Spatial relationship rows:
------------------------------------
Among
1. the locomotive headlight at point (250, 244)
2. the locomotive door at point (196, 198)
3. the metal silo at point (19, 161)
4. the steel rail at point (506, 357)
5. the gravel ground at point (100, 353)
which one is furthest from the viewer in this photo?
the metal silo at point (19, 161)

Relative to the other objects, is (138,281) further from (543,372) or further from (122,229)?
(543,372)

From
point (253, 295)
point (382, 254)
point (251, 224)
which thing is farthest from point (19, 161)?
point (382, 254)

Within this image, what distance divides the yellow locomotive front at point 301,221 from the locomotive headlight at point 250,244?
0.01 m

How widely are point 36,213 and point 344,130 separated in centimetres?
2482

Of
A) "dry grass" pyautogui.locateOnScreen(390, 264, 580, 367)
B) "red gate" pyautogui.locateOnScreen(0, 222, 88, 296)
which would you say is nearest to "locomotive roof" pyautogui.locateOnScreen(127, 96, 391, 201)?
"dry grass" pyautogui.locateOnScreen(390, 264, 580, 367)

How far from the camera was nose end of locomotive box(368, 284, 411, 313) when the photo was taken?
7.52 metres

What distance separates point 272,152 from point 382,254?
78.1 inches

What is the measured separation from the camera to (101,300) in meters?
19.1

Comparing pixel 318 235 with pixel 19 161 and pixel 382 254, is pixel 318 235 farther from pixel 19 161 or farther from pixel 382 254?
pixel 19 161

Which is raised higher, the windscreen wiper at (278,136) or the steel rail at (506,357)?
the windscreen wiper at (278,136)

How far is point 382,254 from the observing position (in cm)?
------------------------------------
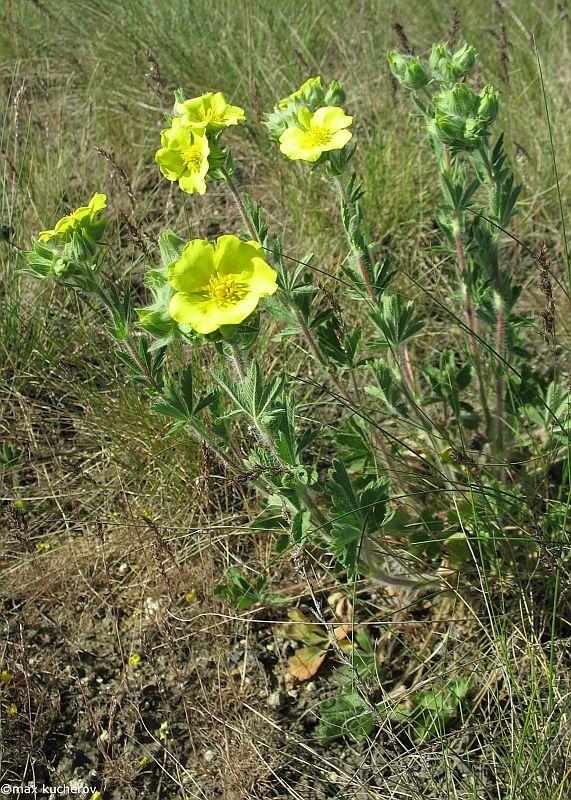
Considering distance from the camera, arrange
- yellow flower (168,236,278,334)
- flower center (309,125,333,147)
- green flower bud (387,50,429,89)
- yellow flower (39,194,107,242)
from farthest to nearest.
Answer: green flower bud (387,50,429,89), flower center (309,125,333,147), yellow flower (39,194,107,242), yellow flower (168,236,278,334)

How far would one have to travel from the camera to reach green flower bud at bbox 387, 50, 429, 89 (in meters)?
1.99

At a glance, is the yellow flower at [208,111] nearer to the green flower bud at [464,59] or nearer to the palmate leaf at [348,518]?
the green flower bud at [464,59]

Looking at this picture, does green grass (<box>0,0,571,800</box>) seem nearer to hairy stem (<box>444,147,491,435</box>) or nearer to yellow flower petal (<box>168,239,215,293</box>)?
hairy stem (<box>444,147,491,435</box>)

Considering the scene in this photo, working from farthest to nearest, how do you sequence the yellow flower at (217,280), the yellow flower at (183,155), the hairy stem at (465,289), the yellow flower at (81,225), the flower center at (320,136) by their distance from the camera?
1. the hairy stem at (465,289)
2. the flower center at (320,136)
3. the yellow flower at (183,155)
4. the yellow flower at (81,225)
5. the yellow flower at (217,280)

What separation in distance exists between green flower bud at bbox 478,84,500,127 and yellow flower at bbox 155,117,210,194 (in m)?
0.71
------------------------------------
Exercise prompt: Identify each line in the rows above that contains the string "green" and copy those lines out; case counts when matching.

Response to the task:
- green flower bud (387,50,429,89)
Answer: green flower bud (387,50,429,89), flower center (309,125,333,147), yellow flower (39,194,107,242), yellow flower (168,236,278,334)
How far would one have to travel from the camera to reach green flower bud at bbox 387, 50, 429, 89 (in meters)?
At a glance, is the yellow flower at [208,111] nearer to the green flower bud at [464,59] or nearer to the palmate leaf at [348,518]?
the green flower bud at [464,59]
Looking at this picture, does green grass (<box>0,0,571,800</box>) seem nearer to hairy stem (<box>444,147,491,435</box>) or nearer to yellow flower petal (<box>168,239,215,293</box>)?
What separation in distance exists between green flower bud at bbox 478,84,500,127 and yellow flower at bbox 155,117,210,194 (in m)?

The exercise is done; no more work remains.